The effects of QC varied across stations. While QC generally improved accuracy, notable positive effects were seen at stations 10,536 and 10,286, whereas accuracy declined at station 10,111. These variations may stem from localized rainfall events with high spatial and temporal variability. We cautiously interpret these specific cases while still including them in our performance assessment. Figure 3 shows the spatial distribution of RMSE differences across QC configurations, showing greater variability in accuracy improvements inland compared to coastal areas. This pattern aligns with higher rainfall variability near the coastline, which may constrain consistent accuracy gains. Additionally, improvements were more significant in the southern region, where DPIRD station density mitigates the scarcity of BoM stations, compared to the northern region.

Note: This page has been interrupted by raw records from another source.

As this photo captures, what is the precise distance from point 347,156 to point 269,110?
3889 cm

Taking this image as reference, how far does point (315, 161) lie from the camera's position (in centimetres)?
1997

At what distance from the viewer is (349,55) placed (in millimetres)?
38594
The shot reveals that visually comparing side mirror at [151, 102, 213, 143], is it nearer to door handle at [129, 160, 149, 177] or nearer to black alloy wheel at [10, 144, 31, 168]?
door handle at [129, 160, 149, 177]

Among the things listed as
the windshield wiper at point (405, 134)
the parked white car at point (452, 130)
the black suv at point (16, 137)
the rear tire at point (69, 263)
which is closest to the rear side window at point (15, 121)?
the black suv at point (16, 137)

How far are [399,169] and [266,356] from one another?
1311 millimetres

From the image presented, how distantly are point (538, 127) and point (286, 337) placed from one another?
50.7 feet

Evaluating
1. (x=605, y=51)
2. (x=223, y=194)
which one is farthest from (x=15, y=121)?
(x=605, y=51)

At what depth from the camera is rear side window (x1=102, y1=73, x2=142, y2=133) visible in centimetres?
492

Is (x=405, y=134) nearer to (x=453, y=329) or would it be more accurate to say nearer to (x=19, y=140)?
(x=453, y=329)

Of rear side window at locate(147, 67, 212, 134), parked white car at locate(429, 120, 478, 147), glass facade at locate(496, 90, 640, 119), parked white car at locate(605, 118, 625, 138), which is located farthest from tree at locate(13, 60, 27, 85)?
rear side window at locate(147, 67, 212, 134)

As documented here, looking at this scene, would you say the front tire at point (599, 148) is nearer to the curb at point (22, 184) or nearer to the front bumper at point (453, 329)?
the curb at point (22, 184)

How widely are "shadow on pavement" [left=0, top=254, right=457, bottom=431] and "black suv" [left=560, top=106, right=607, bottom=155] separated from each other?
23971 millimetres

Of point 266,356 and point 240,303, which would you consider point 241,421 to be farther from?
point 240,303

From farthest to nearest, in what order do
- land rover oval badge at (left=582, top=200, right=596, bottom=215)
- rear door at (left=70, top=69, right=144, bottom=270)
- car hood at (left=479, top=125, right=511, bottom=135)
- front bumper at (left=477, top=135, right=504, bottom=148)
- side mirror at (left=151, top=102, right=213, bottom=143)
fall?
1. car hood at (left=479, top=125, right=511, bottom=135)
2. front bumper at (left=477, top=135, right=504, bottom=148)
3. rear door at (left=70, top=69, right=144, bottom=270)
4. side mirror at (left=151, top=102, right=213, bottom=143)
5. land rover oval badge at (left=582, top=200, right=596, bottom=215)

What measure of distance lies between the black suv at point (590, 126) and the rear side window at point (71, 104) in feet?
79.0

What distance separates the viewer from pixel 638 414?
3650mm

Fig. 3. Map of station-wise RMSE differences between test rainfall estimates and the reference estimate (BoM-only). Statistically significant reductions in RMSE are denoted with asterisks.

Example rainfall events

We analysed three rainfall events to compare reference and test rainfall estimates, with observations detailed in Supplementary Figures S3–S5.

Event 1: 16/01/2018

This was the heaviest rainfall event in the study period. Observations in Supplementary material Figure S3 show moderate to high rainfall at most stations, with the highest rainfall (> 140 mm/day) recorded in the northwest. Figure 4 compares the interpolated rainfall fields at 1 km resolution, highlighting differences between methods. The reference estimate captured the northwest peak but underperformed in the southeast (< 10 mm, low variability) due to a BoM station malfunction. The test estimates, using DPIRD data, produced a realistic 10–20 mm pattern. A local minima at -32°S, -116.5°E in no-QC estimates (linked to a dubious 12.3 mm DPIRD reading) was removed by loose and strict QC, aligning results with nearby observations.

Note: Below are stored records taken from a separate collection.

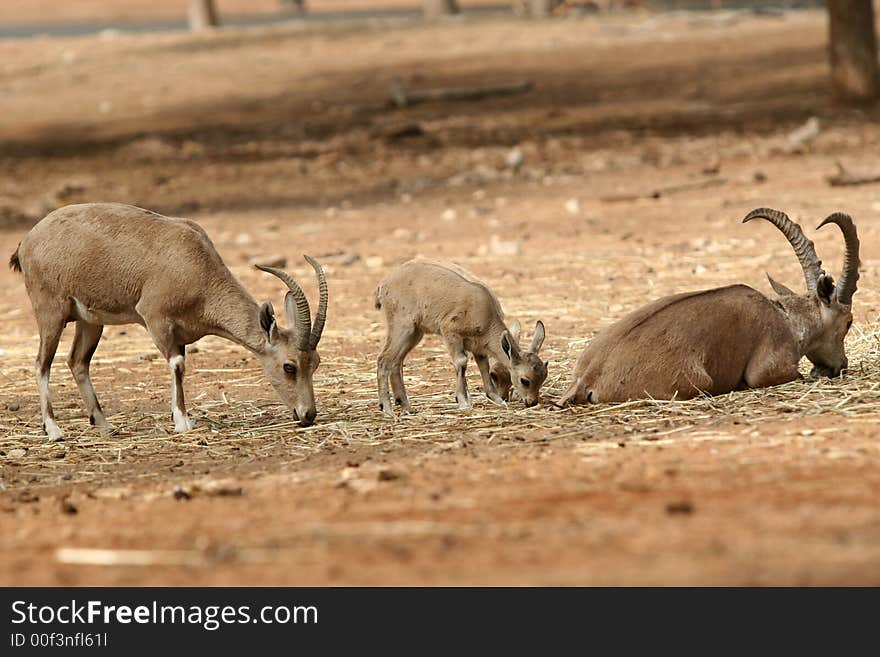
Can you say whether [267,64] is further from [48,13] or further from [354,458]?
[48,13]

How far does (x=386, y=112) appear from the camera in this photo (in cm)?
2559

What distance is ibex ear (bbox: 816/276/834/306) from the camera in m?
9.48

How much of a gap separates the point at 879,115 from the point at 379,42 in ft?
45.4

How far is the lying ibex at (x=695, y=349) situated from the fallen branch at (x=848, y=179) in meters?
8.05

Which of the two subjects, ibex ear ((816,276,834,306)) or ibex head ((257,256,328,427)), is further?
ibex ear ((816,276,834,306))

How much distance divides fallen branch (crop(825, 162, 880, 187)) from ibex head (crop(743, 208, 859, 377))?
7881mm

Fig. 4. Interpolated rainfall fields at 1-km resolution for 16 January 2018, derived from different rainfall estimates.

Event 2: 29/01/2017

This event featured localized heavy rainfall in the northeast, driven by a BoM station (100031) reporting 140.2 mm, an observation inconsistent with surrounding stations. Although quality flags were unavailable, the extreme rainfall reading was likely erroneous, as the official BoM daily rainfall map^26^ has removed this extremely high value through a manual quality control procedure. Figure 5 shows that while the reference estimate highlighted this extreme value, the test estimates, which were tempered by DPIRD data, mitigated its influence and better reflected regional patterns.

Fig. 5. Interpolated rainfall fields at 1-km resolution for 29 January 2017, derived from different rainfall estimates.

Event 3: 25/09/2017

This widespread rainfall event affected most BoM and DPIRD stations, with one DPIRD record (67 mm) flagged as suspect by strict QC but not loose QC. Figure 6 shows the reference estimate’s uniform 20–30 mm in the southeast, while test estimates unveiled richer detail (30–40 mm peaks). No-QC and loose-QC estimates emphasized the 67 mm reading, but strict QC smoothed it out. These comparisons highlight the impact of QC stringency on balancing accuracy and variability of rainfall estimates.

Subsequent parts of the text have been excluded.